The effect of father wounds always results in low self-esteem, a deep emotional pain inside, and a performance orientation that makes us a “human doing” rather than a “human being.” While salvation in Christ makes us a new creation, it does not necessarily address the woundedness inside. Only our perfect heavenly Father has the ability to do that!
How Fathers Often Miss It
- Love and affection. Instead of focusing on loving his wife, he is on the receiving end of her love toward him, anticipating her to be the initiator and pursuer. Then he justifies his anger when she falls short in meeting his needs.
- Protection. Instead of protecting, he controls the members of his family in a dictatorial fashion, whereby he threatens them, abuses them, or instills fear in them. He becomes the one his family needs protected from.
- Leadership.

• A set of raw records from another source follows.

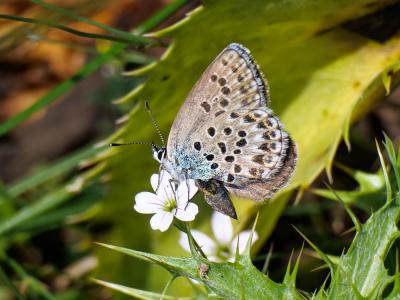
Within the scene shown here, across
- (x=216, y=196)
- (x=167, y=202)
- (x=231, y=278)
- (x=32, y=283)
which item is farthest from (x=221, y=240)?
(x=32, y=283)

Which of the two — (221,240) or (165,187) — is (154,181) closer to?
(165,187)

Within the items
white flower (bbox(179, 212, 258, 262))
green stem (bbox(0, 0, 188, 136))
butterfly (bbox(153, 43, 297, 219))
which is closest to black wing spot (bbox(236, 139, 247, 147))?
butterfly (bbox(153, 43, 297, 219))

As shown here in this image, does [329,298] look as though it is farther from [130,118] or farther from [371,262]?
[130,118]

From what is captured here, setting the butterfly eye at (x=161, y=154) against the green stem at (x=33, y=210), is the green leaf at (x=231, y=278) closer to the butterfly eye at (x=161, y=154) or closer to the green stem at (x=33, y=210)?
the butterfly eye at (x=161, y=154)

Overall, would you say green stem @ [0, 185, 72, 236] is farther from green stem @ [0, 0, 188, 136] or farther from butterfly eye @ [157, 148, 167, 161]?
butterfly eye @ [157, 148, 167, 161]

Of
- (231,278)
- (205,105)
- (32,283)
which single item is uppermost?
(205,105)

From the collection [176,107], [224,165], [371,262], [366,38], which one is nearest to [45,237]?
[176,107]
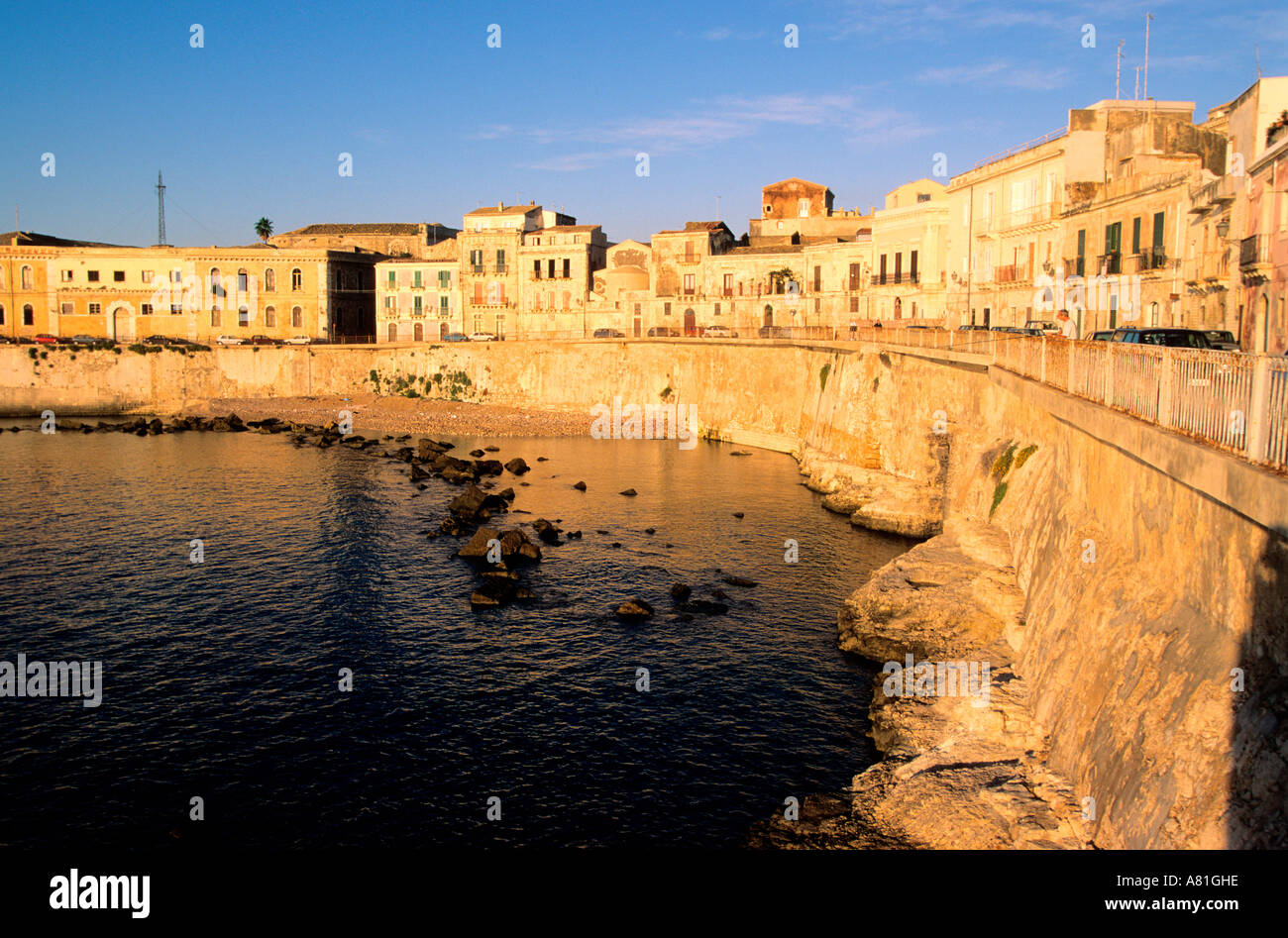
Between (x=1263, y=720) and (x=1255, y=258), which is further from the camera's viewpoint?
(x=1255, y=258)

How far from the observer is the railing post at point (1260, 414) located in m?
11.4

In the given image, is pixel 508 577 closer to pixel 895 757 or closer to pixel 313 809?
pixel 313 809

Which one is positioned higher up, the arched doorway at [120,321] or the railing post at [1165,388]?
the arched doorway at [120,321]

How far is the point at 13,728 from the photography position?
21.5 metres

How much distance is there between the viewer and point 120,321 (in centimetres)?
9356

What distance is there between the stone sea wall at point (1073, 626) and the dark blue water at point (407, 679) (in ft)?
7.52

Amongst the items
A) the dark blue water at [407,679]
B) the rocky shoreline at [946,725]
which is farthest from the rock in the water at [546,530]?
the rocky shoreline at [946,725]

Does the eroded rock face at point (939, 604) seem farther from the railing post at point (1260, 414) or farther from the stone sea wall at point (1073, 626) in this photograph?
the railing post at point (1260, 414)

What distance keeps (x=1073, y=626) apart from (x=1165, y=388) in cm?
473

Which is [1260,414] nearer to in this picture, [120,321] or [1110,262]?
[1110,262]

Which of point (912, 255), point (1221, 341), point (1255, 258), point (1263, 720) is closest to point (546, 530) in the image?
point (1221, 341)

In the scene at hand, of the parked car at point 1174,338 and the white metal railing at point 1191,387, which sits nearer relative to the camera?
the white metal railing at point 1191,387

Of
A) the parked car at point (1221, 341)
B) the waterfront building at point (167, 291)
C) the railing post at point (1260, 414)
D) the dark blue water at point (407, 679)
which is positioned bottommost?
the dark blue water at point (407, 679)
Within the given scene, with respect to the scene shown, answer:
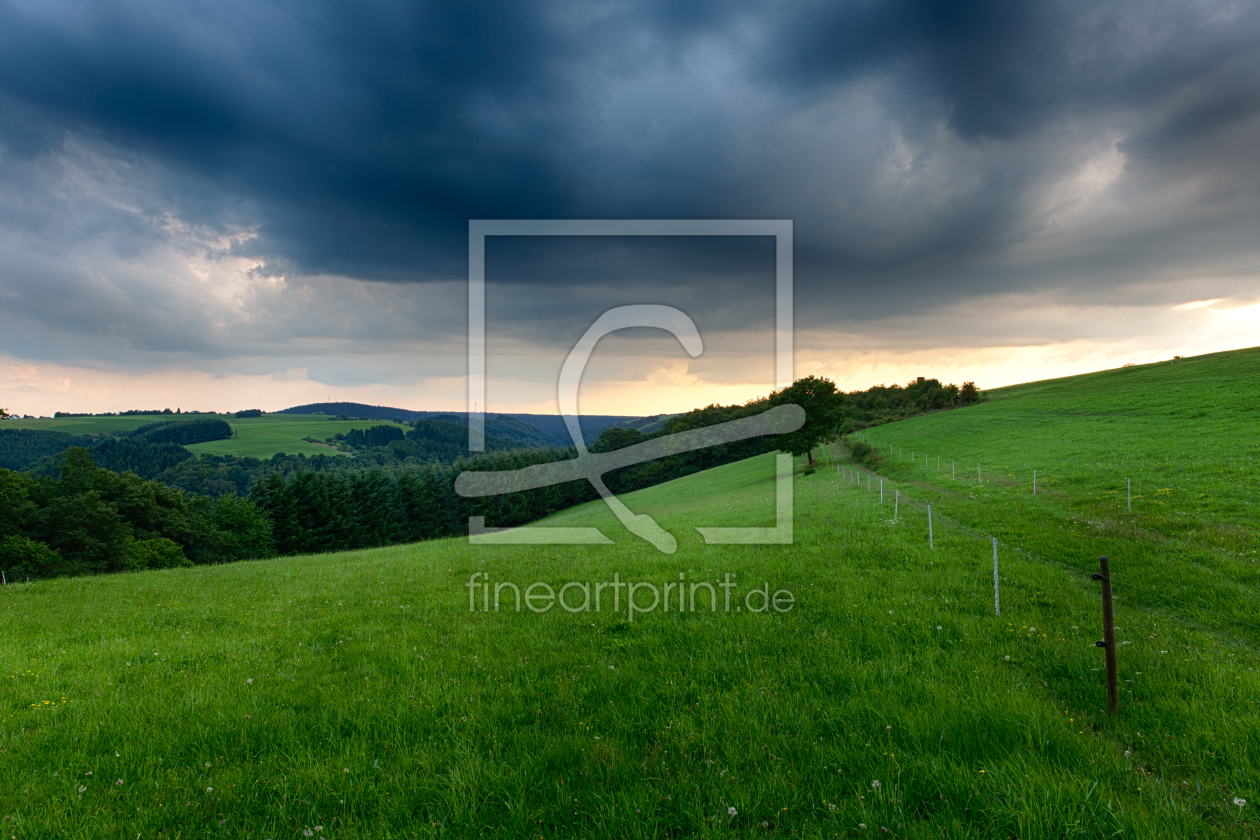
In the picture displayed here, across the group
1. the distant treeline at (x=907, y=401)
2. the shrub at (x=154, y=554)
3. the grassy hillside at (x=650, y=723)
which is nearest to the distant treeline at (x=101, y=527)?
the shrub at (x=154, y=554)

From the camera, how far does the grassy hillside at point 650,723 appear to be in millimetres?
4348

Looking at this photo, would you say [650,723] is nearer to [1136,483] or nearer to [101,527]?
[1136,483]

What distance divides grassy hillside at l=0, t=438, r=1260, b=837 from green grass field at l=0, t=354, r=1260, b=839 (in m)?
0.03

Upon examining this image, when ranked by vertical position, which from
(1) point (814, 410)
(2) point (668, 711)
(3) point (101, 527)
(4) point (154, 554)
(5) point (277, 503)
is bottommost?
(4) point (154, 554)

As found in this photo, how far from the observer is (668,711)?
6023 millimetres

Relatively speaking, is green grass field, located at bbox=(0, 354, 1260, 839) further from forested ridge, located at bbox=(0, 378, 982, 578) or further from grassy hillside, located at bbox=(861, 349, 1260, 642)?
forested ridge, located at bbox=(0, 378, 982, 578)

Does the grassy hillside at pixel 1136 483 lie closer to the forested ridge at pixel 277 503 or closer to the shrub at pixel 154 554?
the forested ridge at pixel 277 503

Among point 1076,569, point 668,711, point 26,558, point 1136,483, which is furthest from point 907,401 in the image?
point 26,558

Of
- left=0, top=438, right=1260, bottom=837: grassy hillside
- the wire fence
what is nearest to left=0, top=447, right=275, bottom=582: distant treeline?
left=0, top=438, right=1260, bottom=837: grassy hillside

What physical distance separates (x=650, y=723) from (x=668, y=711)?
12.9 inches

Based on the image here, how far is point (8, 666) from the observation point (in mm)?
8320

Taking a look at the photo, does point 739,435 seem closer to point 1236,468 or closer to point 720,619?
point 1236,468

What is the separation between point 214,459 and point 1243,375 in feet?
679

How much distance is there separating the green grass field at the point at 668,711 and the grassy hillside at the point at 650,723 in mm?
34
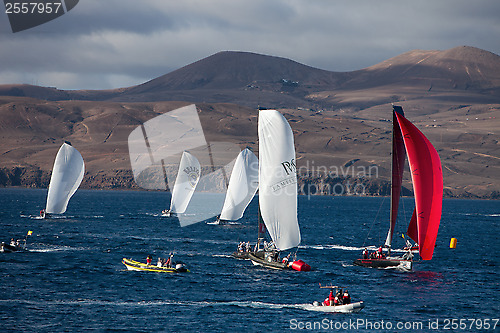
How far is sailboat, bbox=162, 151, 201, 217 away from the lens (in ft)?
409

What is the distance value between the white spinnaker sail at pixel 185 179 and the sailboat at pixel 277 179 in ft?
197

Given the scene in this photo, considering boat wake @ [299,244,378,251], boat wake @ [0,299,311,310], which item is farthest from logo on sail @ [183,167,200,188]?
boat wake @ [0,299,311,310]

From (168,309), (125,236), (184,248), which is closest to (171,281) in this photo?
(168,309)

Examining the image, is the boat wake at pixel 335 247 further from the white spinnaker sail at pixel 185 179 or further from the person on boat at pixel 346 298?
the person on boat at pixel 346 298

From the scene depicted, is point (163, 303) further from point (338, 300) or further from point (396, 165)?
point (396, 165)

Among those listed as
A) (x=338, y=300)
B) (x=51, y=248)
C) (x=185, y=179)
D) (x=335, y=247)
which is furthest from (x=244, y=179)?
(x=338, y=300)

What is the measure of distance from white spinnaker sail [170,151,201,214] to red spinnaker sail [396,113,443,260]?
2508 inches

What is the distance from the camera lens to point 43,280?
60406 millimetres

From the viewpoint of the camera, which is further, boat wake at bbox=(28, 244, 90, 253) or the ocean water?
boat wake at bbox=(28, 244, 90, 253)

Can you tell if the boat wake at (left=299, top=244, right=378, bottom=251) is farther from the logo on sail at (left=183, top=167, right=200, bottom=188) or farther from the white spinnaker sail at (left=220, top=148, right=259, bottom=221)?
the logo on sail at (left=183, top=167, right=200, bottom=188)

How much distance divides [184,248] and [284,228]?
26.8m

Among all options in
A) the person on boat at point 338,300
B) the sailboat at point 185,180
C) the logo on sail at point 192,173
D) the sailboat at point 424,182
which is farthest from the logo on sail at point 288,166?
the logo on sail at point 192,173

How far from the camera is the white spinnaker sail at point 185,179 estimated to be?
125m

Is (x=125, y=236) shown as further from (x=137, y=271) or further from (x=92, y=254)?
(x=137, y=271)
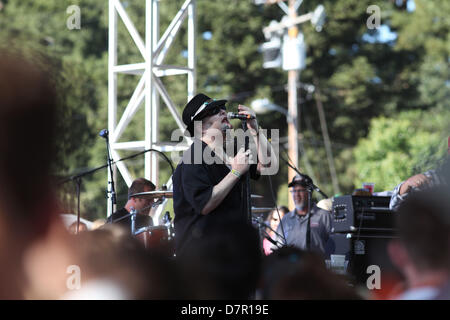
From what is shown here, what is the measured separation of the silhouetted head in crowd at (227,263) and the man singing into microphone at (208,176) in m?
1.44

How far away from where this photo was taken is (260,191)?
28109mm

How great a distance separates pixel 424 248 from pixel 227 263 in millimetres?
663

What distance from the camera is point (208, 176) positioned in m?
4.16

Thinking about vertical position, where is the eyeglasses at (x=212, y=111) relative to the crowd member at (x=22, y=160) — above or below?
above

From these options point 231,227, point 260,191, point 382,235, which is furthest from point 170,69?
point 260,191

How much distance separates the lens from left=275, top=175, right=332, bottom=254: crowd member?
7.45 m

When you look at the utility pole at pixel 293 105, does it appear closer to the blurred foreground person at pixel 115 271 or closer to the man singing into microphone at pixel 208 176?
the man singing into microphone at pixel 208 176

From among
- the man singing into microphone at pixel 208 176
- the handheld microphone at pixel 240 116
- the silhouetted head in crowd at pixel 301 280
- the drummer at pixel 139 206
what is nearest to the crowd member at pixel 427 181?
the man singing into microphone at pixel 208 176

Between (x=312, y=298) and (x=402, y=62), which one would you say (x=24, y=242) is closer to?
(x=312, y=298)

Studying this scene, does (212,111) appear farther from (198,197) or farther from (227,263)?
(227,263)

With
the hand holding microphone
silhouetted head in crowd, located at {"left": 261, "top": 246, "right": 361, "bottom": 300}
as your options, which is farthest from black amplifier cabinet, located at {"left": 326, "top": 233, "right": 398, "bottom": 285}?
silhouetted head in crowd, located at {"left": 261, "top": 246, "right": 361, "bottom": 300}

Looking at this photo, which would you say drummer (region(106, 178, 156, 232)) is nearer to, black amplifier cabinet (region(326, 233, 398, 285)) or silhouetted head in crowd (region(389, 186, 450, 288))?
black amplifier cabinet (region(326, 233, 398, 285))

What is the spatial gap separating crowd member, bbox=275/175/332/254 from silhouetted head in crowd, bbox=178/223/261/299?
4.62m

Instead of leading, he avoids his responsibility and allows his wife to be in control and carry all the responsibility of the family. He becomes a little boy – another child – that his wife needs to “mother.”
- Provision. Instead of being a provider, he looks to his wife or someone else (i.e., in-laws, welfare, church) to provide for the family. Or he may focus so much on materially providing that he is unavailable for anything else except his work, thus neglecting the other facets of his responsibility.
- Faithfulness. Instead of being sexually faithful to his wife, he engages in relationships outside his marriage (either emotionally or physically) or escapes to the fantasy of pornography. The deeper his compulsion, the more authentic intimacy with his wife is lost.
- Stability. Instead of creating a consistent and stable infrastructure, he neglects and abandons the needs of his family. As a result, family members live in fear and insecurity, which most men have difficulty comprehending.